French officials have also raised concerns about who will control Iraqi oil revenue after the transfer and how long a proposed multi-national security force will stay in the country.

 VOAだからって、そうむちゃくちゃな話をしているわけではない。こういう基本が日本で報道されているのか?、ま、どうでもいいや。
 話を戻して、アラウィ擁立に関わるチャラビの動きを見ていると、取りあえず米側に擦り寄りながらも、米国から石油収入の利権を取ろうとしているわけだ。このハゲ、まだなんかやりそうだ。
 こうした黒キャラたちを見ていると、勝手にしろと言いたいところだが、マクロ的に見ると、そう悪いものでもないのかもしれない。いずれにせよ、イラクという国家が国家としてまとまるのは、この石油収入の権利を配分するという意味での国民が基礎になるのだからだ。つまり、そういうことなのだ。「多少ひどいことはあるけど、クウェートよりましだものな、イラク国民のほうがいいや」、というわけだ。ただ、イラクの貧乏庶民は国家のそういう面をそれほど理解しているわけでもなく、クウェート型でもそう問題はないのかもしれない。

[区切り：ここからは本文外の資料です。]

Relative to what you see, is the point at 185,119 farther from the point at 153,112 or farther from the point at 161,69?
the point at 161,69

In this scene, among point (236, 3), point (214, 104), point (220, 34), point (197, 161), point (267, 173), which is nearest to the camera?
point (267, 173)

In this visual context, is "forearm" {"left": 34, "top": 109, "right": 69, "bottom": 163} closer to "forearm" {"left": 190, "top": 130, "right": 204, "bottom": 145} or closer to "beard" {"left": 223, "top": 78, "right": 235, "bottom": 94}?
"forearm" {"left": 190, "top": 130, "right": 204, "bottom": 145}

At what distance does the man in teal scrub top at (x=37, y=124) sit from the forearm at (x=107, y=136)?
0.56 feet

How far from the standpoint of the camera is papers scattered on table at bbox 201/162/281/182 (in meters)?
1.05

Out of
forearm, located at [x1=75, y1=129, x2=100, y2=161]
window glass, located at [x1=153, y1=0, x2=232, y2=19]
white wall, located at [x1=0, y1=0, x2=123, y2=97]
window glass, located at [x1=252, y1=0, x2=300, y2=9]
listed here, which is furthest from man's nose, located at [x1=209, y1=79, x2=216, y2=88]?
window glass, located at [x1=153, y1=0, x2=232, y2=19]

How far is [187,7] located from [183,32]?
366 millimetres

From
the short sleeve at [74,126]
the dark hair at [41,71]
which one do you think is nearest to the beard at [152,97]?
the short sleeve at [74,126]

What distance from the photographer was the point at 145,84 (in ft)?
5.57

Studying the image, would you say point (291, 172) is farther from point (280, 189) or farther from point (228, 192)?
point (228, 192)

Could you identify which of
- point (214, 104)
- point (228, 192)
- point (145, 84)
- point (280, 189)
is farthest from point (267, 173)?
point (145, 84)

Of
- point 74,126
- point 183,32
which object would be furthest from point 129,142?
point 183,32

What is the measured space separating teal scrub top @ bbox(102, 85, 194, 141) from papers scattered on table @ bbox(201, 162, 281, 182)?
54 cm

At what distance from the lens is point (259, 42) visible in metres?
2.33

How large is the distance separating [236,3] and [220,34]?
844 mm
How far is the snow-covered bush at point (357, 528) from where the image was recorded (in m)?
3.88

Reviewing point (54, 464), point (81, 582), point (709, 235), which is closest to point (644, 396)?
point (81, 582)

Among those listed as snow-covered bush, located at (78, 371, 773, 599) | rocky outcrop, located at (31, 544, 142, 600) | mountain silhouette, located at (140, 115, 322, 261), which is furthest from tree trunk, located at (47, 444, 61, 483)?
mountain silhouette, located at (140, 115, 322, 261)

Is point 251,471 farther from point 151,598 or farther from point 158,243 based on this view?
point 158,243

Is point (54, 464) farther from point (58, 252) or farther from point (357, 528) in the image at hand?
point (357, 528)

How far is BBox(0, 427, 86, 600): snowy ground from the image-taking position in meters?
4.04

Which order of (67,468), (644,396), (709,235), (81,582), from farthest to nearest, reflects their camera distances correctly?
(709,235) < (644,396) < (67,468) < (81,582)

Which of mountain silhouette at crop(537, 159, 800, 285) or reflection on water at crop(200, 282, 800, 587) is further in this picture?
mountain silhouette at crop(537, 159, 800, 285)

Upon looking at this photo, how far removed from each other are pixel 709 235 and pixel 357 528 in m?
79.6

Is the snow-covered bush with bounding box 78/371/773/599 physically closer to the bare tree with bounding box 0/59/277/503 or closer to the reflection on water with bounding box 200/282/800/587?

 なんであれ、いずれ米国はイラクの石油収入の利権から手をひくべきなので、そうしたどたばたは可視になっているほうがいいのだろう。がんばれ黒キャラたちである。政治というのはそういうものだ。
 というあたりで、ふと気が付いたのだが、現在世界の原油高騰だが、一般にはイラクの地政学的な問題をネタにしているが、これは逆ではないのか。というのは、産油国が恐れているのは、原油の暴落だし、その長期的な暴落、というか低水準の最大の要因となるのは、イラクの石油が世界に安定的に供給されることだ。
 どうも私は陰謀論に酔っているのかもしれない。が、世界の原油の市場は、イラクの豊潤な石油への敵視が組み込まれているのであり、むしろ、それは中・長期的にはイラクの安定を想定しているからではないのか。
 とすればそれも悪くはない。政治など、善意からいい結果が出るものではけしてない。黒キャラが活動してもいいリザルトは出てくることもある。
 むしろ、こうした開かれた世界に対して危機を感じているのは、EUというかフランス(とロシア)のほうではないのか。もともとサダム時代に甘い汁を吸い、市場を攪乱してきたが、そうはいかなくなるのだ。